All well and good but the statistic is valid. I don't think anyone is saying the success is due to the degree but having it contributed. Unfortunately some opportunities are only open to degree holders - foot in the door, check in the box.

After that it is your own skill/ability that gets you further.

But that is my exact point!

They are not just open to degree owners it is a phalacy. A degree opens more doors early in your career. It has zero impact on your ability to become a CEO. The metric presented is not a proof point of this fact.
 
I don't think my degree has helped me in my career. I took a non-graduate position after uni and worked my way up. I'd probably be further up the ladder by now (or at least hit my current position earlier) had I left education at 18.
 
on the flip side.

you could have got a job instead of uni, earned £££ whilst thinking what you want to do as your own thing, not got into debt and learned a lot more and saved which would help when starting out on your own. if you had dedicated 3 or 4 years into learning something specific daily it's hard to fail at it. and i mean get really dedicated and want to learn it as a passion daily. getting up at 8am. going your own route is much harder than uni and then a job. but you could retire @ 35 if you get it right and start young.

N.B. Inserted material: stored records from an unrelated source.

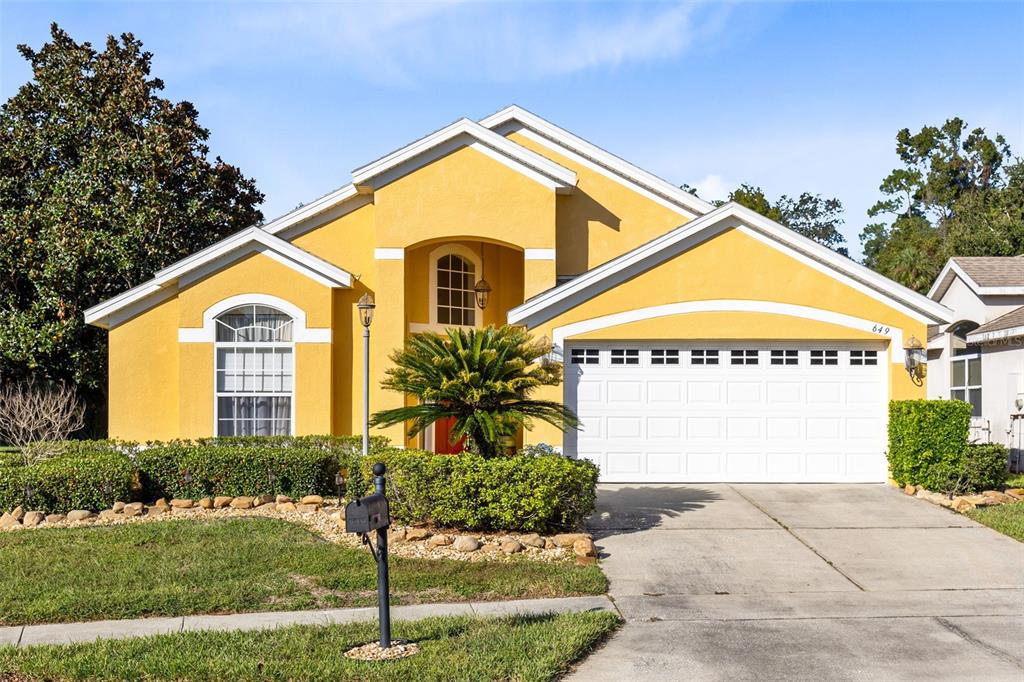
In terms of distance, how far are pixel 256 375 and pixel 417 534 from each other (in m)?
7.26

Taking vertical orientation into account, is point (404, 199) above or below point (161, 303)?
above

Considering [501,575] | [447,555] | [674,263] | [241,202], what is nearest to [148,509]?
[447,555]

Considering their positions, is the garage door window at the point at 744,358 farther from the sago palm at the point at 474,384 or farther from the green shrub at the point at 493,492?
the green shrub at the point at 493,492

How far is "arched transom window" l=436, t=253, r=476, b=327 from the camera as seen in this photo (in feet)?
65.0

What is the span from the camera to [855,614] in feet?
29.1

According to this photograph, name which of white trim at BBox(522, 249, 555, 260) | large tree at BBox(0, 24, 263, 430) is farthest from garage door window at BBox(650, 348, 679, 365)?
large tree at BBox(0, 24, 263, 430)

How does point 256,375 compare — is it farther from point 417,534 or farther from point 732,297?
point 732,297

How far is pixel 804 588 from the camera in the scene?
32.3 ft

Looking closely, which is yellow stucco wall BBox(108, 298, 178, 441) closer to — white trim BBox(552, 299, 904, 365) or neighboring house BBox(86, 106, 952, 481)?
neighboring house BBox(86, 106, 952, 481)

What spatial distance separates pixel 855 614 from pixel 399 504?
5.61 m

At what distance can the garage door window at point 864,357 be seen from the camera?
16297 mm

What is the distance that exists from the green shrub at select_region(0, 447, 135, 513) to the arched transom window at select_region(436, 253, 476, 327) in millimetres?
7646

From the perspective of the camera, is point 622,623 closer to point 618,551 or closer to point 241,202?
point 618,551

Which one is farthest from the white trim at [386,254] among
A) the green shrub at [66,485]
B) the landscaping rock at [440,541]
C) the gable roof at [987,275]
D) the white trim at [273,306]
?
the gable roof at [987,275]
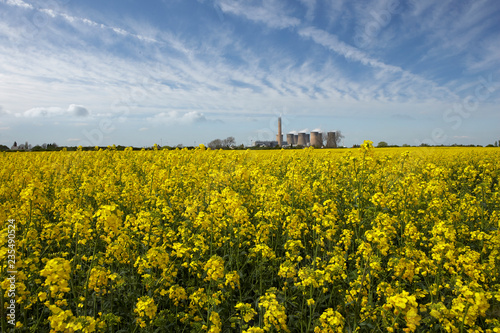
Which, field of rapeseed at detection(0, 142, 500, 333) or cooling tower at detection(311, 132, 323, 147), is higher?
cooling tower at detection(311, 132, 323, 147)

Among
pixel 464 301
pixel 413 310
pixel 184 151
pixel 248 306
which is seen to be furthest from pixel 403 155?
pixel 184 151

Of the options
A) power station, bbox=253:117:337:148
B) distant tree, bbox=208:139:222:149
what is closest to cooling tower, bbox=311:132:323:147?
power station, bbox=253:117:337:148

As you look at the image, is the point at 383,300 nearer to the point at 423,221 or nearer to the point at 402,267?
the point at 402,267

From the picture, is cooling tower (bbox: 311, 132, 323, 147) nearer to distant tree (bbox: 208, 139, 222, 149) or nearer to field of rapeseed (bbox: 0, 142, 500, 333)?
distant tree (bbox: 208, 139, 222, 149)

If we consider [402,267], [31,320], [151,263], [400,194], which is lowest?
[31,320]

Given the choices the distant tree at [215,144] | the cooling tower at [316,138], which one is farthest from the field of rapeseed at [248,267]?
the cooling tower at [316,138]

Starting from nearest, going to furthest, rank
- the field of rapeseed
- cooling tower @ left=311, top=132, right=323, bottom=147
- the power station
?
Result: the field of rapeseed < the power station < cooling tower @ left=311, top=132, right=323, bottom=147

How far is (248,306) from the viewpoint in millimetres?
2373

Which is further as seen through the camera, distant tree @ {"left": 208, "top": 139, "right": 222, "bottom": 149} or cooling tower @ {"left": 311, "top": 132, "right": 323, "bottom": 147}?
cooling tower @ {"left": 311, "top": 132, "right": 323, "bottom": 147}

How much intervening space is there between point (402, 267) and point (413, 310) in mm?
1481

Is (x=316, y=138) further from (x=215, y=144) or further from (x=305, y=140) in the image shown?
(x=215, y=144)

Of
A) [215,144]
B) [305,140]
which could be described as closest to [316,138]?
[305,140]

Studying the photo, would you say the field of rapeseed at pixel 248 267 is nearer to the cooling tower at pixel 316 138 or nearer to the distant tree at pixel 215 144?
the distant tree at pixel 215 144

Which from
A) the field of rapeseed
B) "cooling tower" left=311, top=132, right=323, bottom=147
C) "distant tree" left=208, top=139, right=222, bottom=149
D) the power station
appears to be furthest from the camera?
"cooling tower" left=311, top=132, right=323, bottom=147
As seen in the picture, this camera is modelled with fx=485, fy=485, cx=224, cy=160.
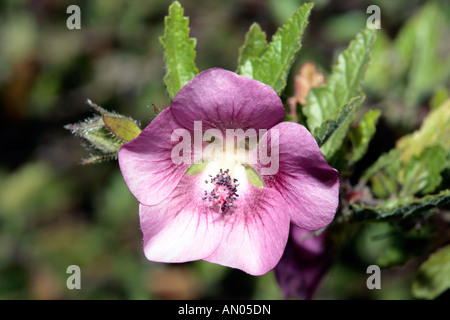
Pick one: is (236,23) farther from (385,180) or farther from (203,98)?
(203,98)

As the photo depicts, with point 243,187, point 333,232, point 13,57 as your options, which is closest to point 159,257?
point 243,187

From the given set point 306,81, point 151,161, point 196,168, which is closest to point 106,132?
point 151,161

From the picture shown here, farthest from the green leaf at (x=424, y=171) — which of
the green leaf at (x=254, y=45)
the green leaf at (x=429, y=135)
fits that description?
the green leaf at (x=254, y=45)

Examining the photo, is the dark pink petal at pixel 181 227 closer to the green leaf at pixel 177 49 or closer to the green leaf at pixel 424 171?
the green leaf at pixel 177 49

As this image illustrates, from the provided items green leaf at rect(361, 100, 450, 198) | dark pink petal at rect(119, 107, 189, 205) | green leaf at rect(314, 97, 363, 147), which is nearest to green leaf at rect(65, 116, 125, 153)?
dark pink petal at rect(119, 107, 189, 205)

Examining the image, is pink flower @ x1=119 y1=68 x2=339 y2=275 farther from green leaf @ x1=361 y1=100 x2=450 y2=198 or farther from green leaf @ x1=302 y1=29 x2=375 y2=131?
green leaf @ x1=361 y1=100 x2=450 y2=198
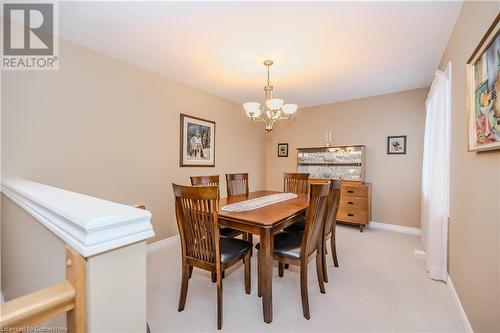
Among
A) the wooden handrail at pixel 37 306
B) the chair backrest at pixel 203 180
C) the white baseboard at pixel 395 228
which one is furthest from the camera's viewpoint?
the white baseboard at pixel 395 228

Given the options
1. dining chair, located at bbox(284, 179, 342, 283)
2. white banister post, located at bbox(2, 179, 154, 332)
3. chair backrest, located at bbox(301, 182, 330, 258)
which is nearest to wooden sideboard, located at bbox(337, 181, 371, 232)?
dining chair, located at bbox(284, 179, 342, 283)

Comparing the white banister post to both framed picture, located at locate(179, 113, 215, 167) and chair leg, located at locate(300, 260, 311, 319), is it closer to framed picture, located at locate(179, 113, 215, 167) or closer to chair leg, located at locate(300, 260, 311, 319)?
chair leg, located at locate(300, 260, 311, 319)

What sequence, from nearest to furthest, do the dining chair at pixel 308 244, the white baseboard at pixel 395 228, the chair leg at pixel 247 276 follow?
1. the dining chair at pixel 308 244
2. the chair leg at pixel 247 276
3. the white baseboard at pixel 395 228

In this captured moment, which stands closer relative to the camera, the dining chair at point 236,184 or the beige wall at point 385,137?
the dining chair at point 236,184

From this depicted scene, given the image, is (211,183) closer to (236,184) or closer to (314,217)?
(236,184)

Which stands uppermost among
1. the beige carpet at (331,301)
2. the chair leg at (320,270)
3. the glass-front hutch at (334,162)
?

i've got a degree not that it matters. my nephew is just about to start uni and he doesn't know what he wants to do afterwards. sounds like a waste of time but he'll have a nice piece of paper to show people at the end of it. he'll get to slay some chicks. so not a complete waste of time.

True true - arguably I could have wasted my time. Swings and roundabouts, it turns out my degree has been useful to me so far. Doesn't hurt to have a qualification that is a very decent backup.

But that is my exact point!

They are not just open to degree owners it is a phalacy. A degree opens more doors early in your career. It has zero impact on your ability to become a CEO. The metric presented is not a proof point of this fact.

Very true, but how do you get the first job on the way there? Typically a degree is needed. I have no doubt that many without a degree could do many of the jobs that require one. The reality is, it is more difficult to get the role in the first place so I got one.

Saying that I would probably tell my future kids to do a technical apprenticeship and get the quals while working and figuring out what they really wanna do.